__DOCUMENT PASSAGE__
-- -- --

Emerald ash borer: This small wood-boring beetle attacks and kills ash trees. Larvae burrow under the tree’s bark and eat the sapwood. Once damaged, the sapwood can’t transport water and nutrients, causing the leaves and tree to die gradually. The emerald ash borer is currently spreading westward across the United States, but isn’t known to have reached Washington yet.
“It’s well established on the East Coast. All it would take is one person from there taking one summer vacation out here to transport it,” Bush said. “Sadly, that’s all too common.”
Adult emerald ash borers are a jewel-like metallic green, with an elongated narrow shape about one-half inch long. The insects leave D-shaped exit holes in trees where they’ve grown to adulthood and emerged. Woodpeckers eat ash borer larvae, so heavy woodpecker damage on ash trees is a possible sign of infestation.
Spotted lanternfly: This piercing insect sucks sap from a variety of trees including apple, cherry, plum and walnut, as well as grape vines and hops, a main ingredient in beer. This insect has not been found in Washington, but has been intercepted in California “hitchhiking” on goods coming from the eastern United States, where it is established. The spotted lanternfly likes tree of heaven, which is also an aggressive, invasive species despite the nice name. Avoid planting trees of heaven and remove them from your property.
The spotted lanternfly is about 1-inch long, with distinct black spots on its light brown or gray wings and a distinct red-and-black pattern on its hind wings. Nymphs are black with bright white spots that turn red with age. Egg masses look like a smear of light-colored clay and can be found on plants, outdoor furniture and cars. Adults produce large quantities of honeydew, which can leave soot-like mold at the base of trees.
Asian giant hornet: You might already have seen news coverage of this little monster. Found only in Whatcom County so far, this hornet kills honey bees and has been known to attack anything that threatens its colony, which is usually found on the ground. It can sting multiple times and has powerful venom that can inflict serious injury, or in some cases, death. The Asian giant hornet is 2-inches long with orange and black stripes.
“We don’t know how big a problem it is,” Bush said. “We just know it got to the U.S. and Canada somehow.”

-- -- --

__EXERCISE BRIEF__
Carry on the passage about invasive insect pests, picking up right after its last sentence. The lines that follow come from a separate source and are not part of the passage on invasive insects.

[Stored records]
-- -- --

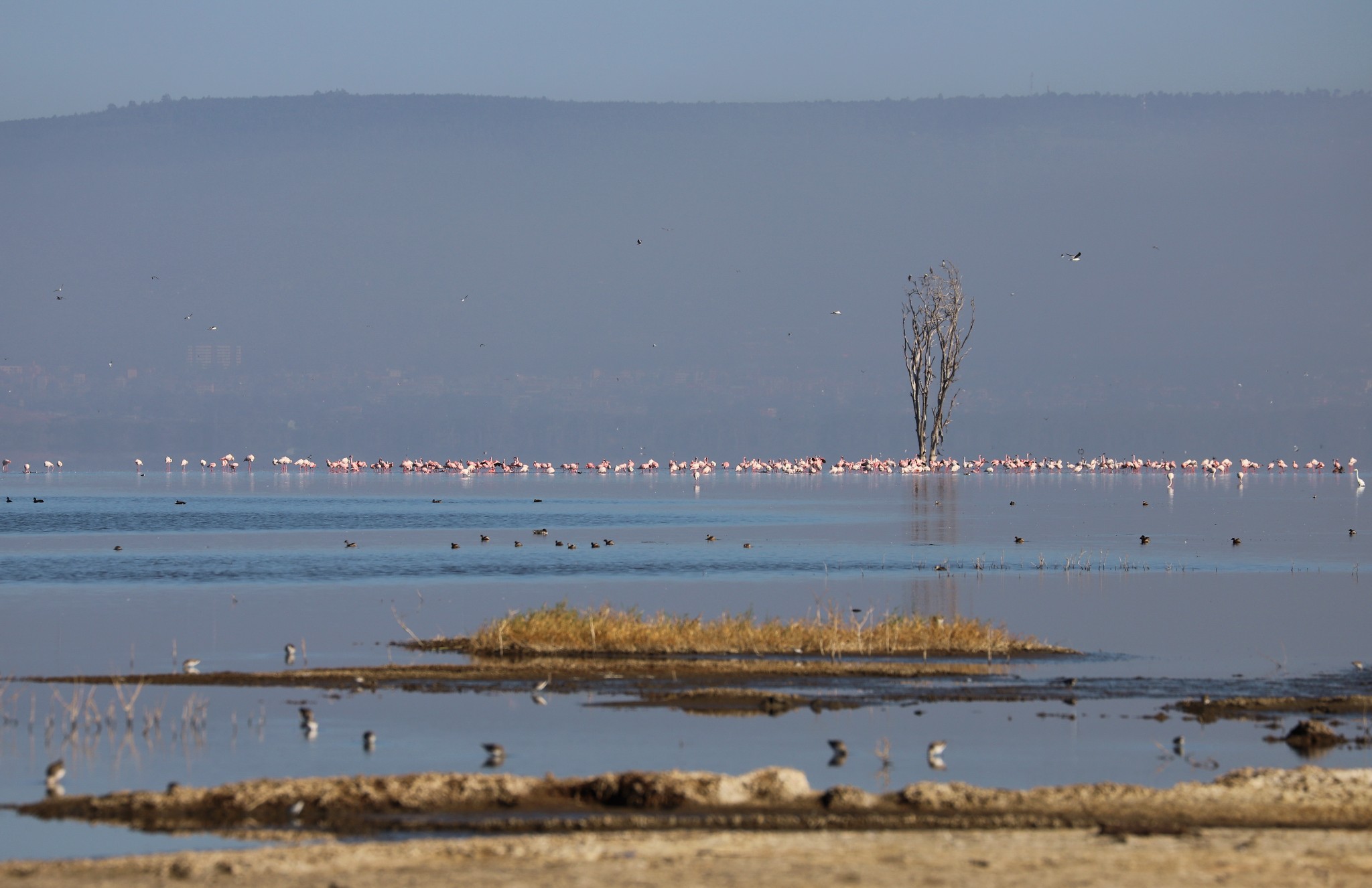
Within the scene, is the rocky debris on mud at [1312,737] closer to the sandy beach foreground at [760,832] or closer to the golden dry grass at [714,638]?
the sandy beach foreground at [760,832]

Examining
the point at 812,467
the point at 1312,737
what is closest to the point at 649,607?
the point at 1312,737

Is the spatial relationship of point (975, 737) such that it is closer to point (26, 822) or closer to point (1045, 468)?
point (26, 822)

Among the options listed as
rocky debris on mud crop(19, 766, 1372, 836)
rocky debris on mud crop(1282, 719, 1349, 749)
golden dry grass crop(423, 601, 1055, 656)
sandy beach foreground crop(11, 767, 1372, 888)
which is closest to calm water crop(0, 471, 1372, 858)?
rocky debris on mud crop(1282, 719, 1349, 749)

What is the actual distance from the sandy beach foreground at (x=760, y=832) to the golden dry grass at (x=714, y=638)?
10.2 m

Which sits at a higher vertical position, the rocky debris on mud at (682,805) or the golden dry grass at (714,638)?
the golden dry grass at (714,638)

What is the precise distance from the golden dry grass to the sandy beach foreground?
33.3ft

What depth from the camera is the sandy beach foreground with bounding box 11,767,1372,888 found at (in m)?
13.1

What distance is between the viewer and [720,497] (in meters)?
98.5

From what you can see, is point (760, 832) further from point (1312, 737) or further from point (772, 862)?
Result: point (1312, 737)

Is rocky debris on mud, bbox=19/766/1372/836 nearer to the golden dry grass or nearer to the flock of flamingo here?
the golden dry grass

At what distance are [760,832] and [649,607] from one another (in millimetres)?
20780

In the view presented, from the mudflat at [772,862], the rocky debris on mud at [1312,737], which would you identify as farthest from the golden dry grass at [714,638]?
the mudflat at [772,862]

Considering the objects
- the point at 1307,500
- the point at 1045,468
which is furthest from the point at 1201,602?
the point at 1045,468

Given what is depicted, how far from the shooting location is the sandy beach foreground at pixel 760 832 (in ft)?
42.9
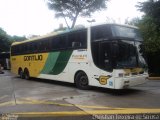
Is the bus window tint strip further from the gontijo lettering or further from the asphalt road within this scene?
the asphalt road

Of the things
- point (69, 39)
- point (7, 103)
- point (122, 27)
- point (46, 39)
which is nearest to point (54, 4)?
point (46, 39)

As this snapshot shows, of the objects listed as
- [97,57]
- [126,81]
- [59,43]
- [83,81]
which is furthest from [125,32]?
[59,43]

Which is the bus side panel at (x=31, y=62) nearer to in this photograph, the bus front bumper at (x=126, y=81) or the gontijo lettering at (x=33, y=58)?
the gontijo lettering at (x=33, y=58)

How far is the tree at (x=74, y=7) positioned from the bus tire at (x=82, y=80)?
17.3m

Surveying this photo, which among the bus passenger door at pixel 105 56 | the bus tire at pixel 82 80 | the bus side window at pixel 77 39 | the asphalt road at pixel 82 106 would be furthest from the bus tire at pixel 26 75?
the bus passenger door at pixel 105 56

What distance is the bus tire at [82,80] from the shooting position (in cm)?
1272

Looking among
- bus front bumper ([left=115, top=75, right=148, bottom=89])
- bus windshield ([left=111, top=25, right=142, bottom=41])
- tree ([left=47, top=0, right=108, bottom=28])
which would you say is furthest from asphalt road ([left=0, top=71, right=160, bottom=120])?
tree ([left=47, top=0, right=108, bottom=28])

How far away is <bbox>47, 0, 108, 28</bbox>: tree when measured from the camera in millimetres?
30000

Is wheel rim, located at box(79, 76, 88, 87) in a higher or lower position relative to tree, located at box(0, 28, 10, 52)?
lower

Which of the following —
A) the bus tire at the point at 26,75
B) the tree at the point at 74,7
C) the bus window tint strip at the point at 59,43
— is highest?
the tree at the point at 74,7

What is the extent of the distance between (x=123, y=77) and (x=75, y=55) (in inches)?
133

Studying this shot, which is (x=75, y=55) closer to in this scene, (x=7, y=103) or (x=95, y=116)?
(x=7, y=103)

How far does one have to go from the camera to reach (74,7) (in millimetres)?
30156

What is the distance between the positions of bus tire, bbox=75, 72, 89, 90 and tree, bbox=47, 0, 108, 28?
1727cm
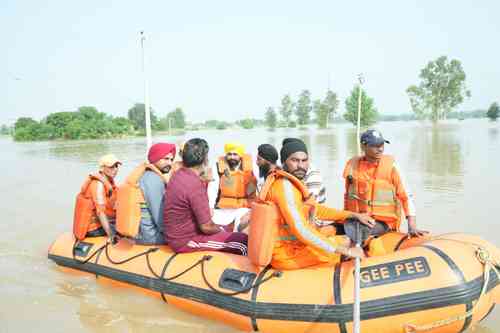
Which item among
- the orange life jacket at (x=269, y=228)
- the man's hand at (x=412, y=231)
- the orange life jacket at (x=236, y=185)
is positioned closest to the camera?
the orange life jacket at (x=269, y=228)

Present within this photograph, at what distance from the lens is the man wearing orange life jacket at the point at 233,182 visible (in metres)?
4.80

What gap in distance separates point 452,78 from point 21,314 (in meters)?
61.7

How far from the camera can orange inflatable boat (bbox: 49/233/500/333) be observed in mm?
2701

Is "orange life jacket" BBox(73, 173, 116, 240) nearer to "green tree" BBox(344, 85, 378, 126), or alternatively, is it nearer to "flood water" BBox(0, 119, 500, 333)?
"flood water" BBox(0, 119, 500, 333)

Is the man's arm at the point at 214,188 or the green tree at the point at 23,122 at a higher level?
the green tree at the point at 23,122

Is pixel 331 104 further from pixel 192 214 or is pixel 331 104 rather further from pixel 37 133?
pixel 192 214

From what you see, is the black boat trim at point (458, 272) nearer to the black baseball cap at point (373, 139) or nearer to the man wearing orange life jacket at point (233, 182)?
the black baseball cap at point (373, 139)

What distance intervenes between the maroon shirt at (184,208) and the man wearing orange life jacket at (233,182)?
1.14 meters

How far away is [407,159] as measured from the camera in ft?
46.3

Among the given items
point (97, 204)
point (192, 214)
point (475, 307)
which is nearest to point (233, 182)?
point (192, 214)

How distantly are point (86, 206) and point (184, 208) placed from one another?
1570mm

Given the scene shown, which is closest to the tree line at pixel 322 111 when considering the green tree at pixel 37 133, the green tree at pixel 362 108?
the green tree at pixel 362 108

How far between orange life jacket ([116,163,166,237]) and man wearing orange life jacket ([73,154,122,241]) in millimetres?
599

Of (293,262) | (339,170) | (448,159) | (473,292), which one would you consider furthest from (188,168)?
(448,159)
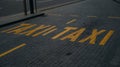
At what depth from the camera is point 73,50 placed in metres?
6.88

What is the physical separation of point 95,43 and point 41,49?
2.37m

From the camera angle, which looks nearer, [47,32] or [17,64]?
[17,64]

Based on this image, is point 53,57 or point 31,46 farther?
point 31,46

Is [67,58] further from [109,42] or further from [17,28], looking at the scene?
[17,28]

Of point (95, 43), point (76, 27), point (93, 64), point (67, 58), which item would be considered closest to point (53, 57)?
point (67, 58)

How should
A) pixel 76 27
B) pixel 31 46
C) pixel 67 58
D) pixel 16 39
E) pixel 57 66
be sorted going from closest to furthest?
pixel 57 66 < pixel 67 58 < pixel 31 46 < pixel 16 39 < pixel 76 27

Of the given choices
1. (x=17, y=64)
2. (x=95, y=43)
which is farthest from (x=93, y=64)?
(x=17, y=64)

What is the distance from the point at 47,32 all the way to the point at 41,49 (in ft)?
7.80

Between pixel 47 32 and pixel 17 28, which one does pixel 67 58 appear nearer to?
pixel 47 32

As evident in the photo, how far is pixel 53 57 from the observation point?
627cm

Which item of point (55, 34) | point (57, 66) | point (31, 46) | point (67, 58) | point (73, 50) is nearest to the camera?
point (57, 66)

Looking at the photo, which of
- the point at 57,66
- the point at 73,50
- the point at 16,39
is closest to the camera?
the point at 57,66

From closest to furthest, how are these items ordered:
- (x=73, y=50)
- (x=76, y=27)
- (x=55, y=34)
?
1. (x=73, y=50)
2. (x=55, y=34)
3. (x=76, y=27)

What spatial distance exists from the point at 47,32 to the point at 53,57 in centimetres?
319
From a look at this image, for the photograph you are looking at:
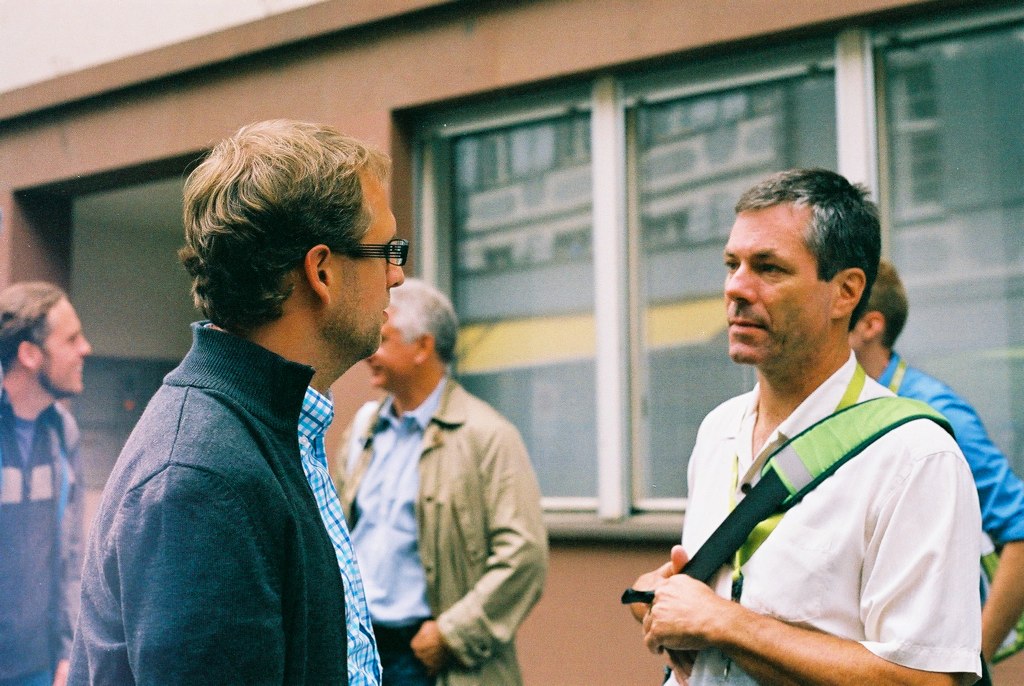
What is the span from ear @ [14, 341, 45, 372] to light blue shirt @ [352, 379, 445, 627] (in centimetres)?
139

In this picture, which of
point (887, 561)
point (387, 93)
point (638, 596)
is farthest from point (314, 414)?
point (387, 93)

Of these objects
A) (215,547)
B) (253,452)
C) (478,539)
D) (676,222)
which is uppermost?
(676,222)

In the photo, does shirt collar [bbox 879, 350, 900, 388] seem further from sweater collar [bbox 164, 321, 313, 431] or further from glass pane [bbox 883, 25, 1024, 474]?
sweater collar [bbox 164, 321, 313, 431]

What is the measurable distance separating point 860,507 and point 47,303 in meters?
3.59

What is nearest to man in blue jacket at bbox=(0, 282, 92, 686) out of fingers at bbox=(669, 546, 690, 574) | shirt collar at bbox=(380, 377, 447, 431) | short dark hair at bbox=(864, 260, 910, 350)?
shirt collar at bbox=(380, 377, 447, 431)

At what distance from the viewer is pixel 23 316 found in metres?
4.51

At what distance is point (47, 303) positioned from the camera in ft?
15.0

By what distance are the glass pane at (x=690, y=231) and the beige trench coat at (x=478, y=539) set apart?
5.27 feet

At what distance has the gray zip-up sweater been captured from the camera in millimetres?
1410

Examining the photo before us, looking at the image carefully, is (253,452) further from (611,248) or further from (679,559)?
(611,248)

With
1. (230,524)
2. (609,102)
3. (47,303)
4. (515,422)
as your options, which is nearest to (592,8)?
(609,102)

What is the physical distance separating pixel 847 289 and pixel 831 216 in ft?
0.54

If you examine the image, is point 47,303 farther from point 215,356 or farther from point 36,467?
point 215,356

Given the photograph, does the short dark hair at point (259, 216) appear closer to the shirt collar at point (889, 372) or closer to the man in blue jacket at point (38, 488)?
the shirt collar at point (889, 372)
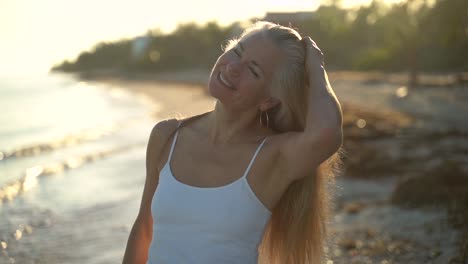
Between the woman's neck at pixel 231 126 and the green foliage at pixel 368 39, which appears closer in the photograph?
the woman's neck at pixel 231 126

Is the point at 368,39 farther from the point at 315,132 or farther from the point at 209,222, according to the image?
the point at 209,222

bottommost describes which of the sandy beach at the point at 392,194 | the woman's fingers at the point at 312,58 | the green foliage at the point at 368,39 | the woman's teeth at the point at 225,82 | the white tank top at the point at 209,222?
the green foliage at the point at 368,39

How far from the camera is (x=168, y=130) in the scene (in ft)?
7.77

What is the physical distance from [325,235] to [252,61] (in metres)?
0.80

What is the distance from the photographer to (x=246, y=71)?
86.8 inches

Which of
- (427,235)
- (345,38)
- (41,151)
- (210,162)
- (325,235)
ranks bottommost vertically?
(345,38)

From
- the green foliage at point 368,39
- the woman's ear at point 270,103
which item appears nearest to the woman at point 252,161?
the woman's ear at point 270,103

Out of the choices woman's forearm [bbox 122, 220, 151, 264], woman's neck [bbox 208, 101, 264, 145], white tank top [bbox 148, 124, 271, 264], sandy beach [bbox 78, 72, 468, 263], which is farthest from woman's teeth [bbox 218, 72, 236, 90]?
woman's forearm [bbox 122, 220, 151, 264]

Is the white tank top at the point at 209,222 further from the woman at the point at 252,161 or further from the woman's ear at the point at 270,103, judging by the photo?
the woman's ear at the point at 270,103

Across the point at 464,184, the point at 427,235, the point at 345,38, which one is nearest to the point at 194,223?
the point at 427,235

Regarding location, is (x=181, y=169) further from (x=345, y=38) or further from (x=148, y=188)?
(x=345, y=38)

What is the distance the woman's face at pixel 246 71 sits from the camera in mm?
2172

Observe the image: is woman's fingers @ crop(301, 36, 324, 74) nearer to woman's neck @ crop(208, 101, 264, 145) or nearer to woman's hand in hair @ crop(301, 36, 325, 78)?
woman's hand in hair @ crop(301, 36, 325, 78)

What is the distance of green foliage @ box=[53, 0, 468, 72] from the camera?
80.7 ft
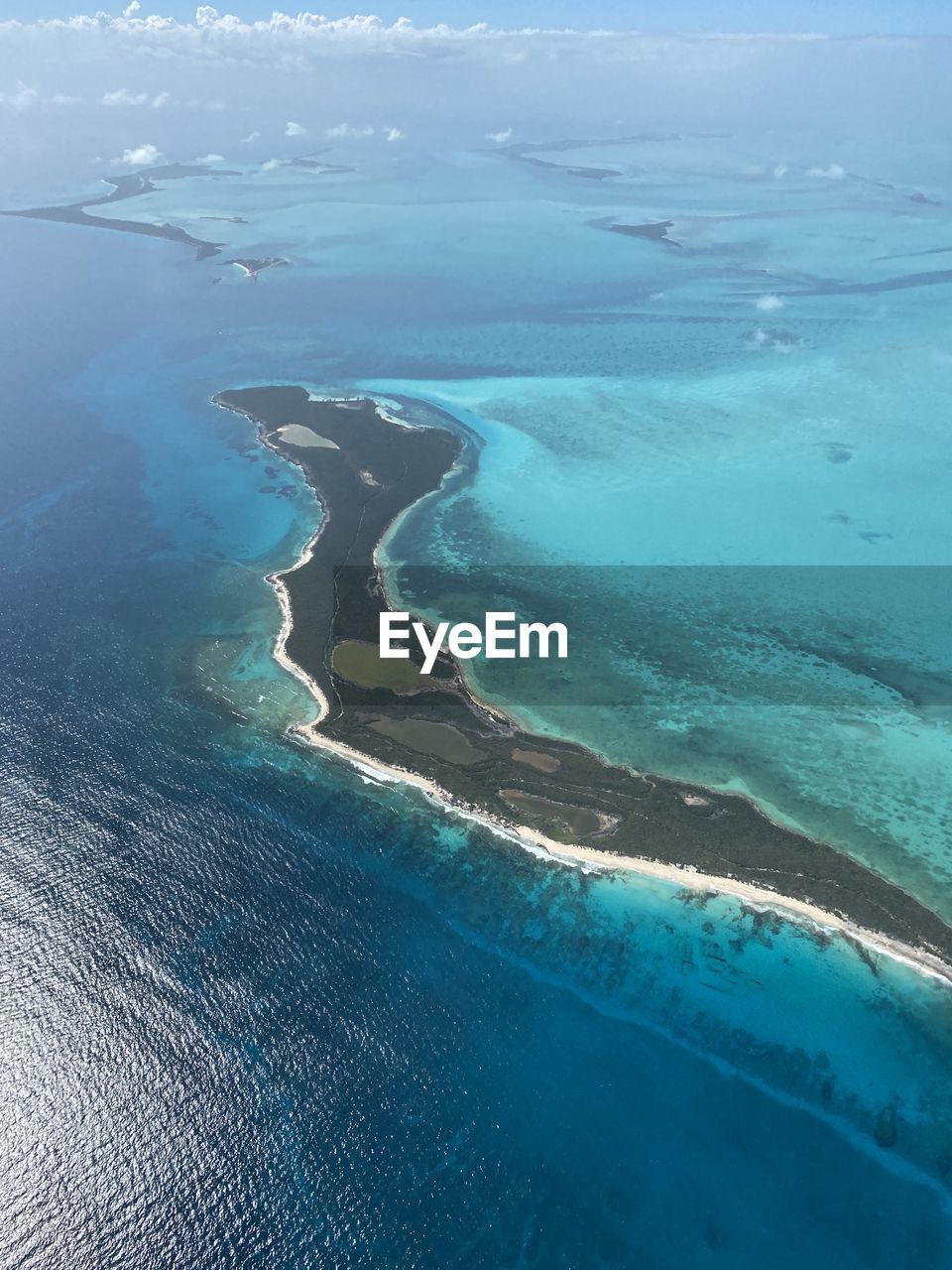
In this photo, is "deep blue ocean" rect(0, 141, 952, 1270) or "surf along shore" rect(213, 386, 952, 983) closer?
"deep blue ocean" rect(0, 141, 952, 1270)

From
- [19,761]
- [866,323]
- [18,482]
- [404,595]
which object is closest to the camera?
[19,761]

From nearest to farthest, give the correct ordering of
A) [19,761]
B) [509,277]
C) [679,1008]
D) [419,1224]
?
[419,1224]
[679,1008]
[19,761]
[509,277]

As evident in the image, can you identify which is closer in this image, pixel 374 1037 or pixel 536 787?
pixel 374 1037

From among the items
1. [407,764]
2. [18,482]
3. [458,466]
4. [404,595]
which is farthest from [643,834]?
[18,482]

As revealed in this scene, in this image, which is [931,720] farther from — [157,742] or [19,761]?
[19,761]
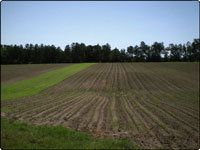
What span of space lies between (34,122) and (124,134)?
472 cm

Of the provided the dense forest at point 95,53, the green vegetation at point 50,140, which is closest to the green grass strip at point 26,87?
the green vegetation at point 50,140

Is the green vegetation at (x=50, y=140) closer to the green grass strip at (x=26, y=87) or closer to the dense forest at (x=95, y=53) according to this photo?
the green grass strip at (x=26, y=87)

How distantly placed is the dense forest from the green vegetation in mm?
87338

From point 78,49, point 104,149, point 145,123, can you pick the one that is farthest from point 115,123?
point 78,49

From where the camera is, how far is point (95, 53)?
103438mm

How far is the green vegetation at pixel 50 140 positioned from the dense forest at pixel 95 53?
87338 millimetres

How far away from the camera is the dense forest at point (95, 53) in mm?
89000

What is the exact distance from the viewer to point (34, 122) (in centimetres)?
900

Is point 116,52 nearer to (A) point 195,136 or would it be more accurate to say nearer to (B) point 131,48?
(B) point 131,48

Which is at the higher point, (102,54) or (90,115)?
(102,54)

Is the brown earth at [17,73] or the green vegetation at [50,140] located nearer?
the green vegetation at [50,140]

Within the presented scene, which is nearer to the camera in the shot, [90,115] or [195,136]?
[195,136]

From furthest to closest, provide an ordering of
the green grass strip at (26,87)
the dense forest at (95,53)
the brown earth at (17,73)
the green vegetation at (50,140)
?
the dense forest at (95,53), the brown earth at (17,73), the green grass strip at (26,87), the green vegetation at (50,140)

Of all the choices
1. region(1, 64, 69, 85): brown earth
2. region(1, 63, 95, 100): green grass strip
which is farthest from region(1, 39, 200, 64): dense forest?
region(1, 63, 95, 100): green grass strip
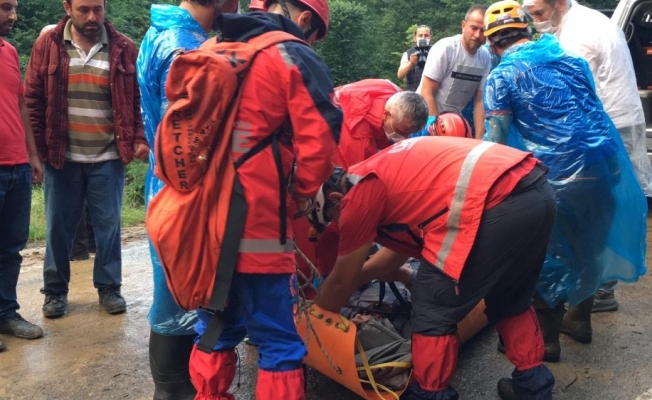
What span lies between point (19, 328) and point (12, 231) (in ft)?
1.93

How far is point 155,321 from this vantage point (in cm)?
297

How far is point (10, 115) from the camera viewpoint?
4039 mm

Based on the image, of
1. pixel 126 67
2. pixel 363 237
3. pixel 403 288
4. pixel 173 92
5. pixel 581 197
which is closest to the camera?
pixel 173 92

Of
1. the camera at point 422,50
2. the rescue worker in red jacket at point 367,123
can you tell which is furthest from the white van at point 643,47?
the rescue worker in red jacket at point 367,123

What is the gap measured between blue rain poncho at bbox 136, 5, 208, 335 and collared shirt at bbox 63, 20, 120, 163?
56.5 inches

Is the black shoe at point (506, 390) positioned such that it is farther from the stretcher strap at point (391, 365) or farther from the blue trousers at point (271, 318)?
the blue trousers at point (271, 318)

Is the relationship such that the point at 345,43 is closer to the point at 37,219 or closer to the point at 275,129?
the point at 37,219

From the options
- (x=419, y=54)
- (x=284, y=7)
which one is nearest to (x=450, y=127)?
(x=284, y=7)

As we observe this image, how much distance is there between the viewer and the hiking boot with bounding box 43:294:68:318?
4375 mm

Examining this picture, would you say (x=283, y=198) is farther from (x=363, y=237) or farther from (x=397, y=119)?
(x=397, y=119)

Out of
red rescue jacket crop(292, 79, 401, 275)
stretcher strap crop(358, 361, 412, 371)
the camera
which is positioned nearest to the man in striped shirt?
red rescue jacket crop(292, 79, 401, 275)

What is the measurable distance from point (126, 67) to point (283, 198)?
247 centimetres

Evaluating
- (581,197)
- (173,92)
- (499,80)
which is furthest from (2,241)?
(581,197)

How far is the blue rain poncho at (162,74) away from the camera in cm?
283
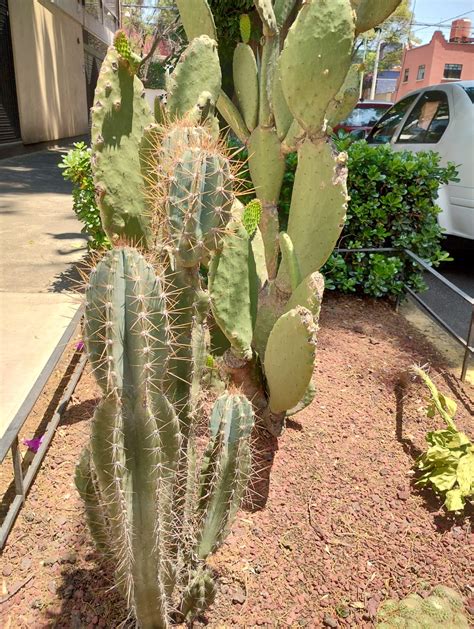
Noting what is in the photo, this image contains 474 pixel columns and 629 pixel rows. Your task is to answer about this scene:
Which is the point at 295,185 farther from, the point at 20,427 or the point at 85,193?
the point at 85,193

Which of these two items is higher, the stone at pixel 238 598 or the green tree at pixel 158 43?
the green tree at pixel 158 43

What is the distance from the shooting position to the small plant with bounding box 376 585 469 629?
1.90 m

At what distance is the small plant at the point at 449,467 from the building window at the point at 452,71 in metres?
40.4

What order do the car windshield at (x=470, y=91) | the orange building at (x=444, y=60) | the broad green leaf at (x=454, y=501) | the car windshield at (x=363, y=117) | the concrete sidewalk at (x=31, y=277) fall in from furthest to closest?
the orange building at (x=444, y=60) < the car windshield at (x=363, y=117) < the car windshield at (x=470, y=91) < the concrete sidewalk at (x=31, y=277) < the broad green leaf at (x=454, y=501)

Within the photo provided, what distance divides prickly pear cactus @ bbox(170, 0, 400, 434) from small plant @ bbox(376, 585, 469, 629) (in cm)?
88

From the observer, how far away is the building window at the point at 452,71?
36812 millimetres

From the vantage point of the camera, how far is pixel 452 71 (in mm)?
37219

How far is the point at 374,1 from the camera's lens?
297cm

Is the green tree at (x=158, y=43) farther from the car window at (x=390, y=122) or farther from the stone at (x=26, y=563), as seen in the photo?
the car window at (x=390, y=122)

-- -- --

__ANSWER SPACE__
Vancouver urban forester Charles Ray said his department routinely checks for these new invaders when out in the field.
“The only way we are going to know if the pests are here is if the public is aware and knows how to identify them,” he said. “We routinely get calls about pests and check to see if they are one of the invasives.”
On the East Coast, Bush said, people started finding a strange little bug in their swimming pool filters that turned out to be the longhorned beetle years before that invasive was detected by the proper officials.
“That’s a great example of the important role that the public plays,” he said. “You’re familiar with your property. If there’s something weird and new, you’ll be the first to find it. If you see something, say something.”
Diversity is a good way to combat tree pests and diseases and is a goal of Vancouver’s Urban Forestry program, Ray added.
“When a neighborhood starts to plant a mix of trees, breaking up the monotony, it is also a safety check to control any outbreak,” he said in an email. “We want to increase tree diversity; utilize native trees; and utilize insect/disease resistant trees. By increasing diversity, we can reduce the spread of insects and diseases.”
Report, don’t kill
“We’re asking people to take 10 minutes to search the trees in their yards and neighborhoods,” Bush said. “If you find a suspected invasive insect, take a picture and send us information on the Washington Invasives mobile app or on our web site. It’s quick and easy and we’ll connect you with organizations that can help.”
Your photographs of the insect should show enough detail for experts to get a good look. Include an object, such as a coin or pencil, next to the insect to indicate the insect’s size.
Some non-invasive species resemble invasives but don’t cause problems. Report your suspicions but don’t kill the suspected invader, Bush said.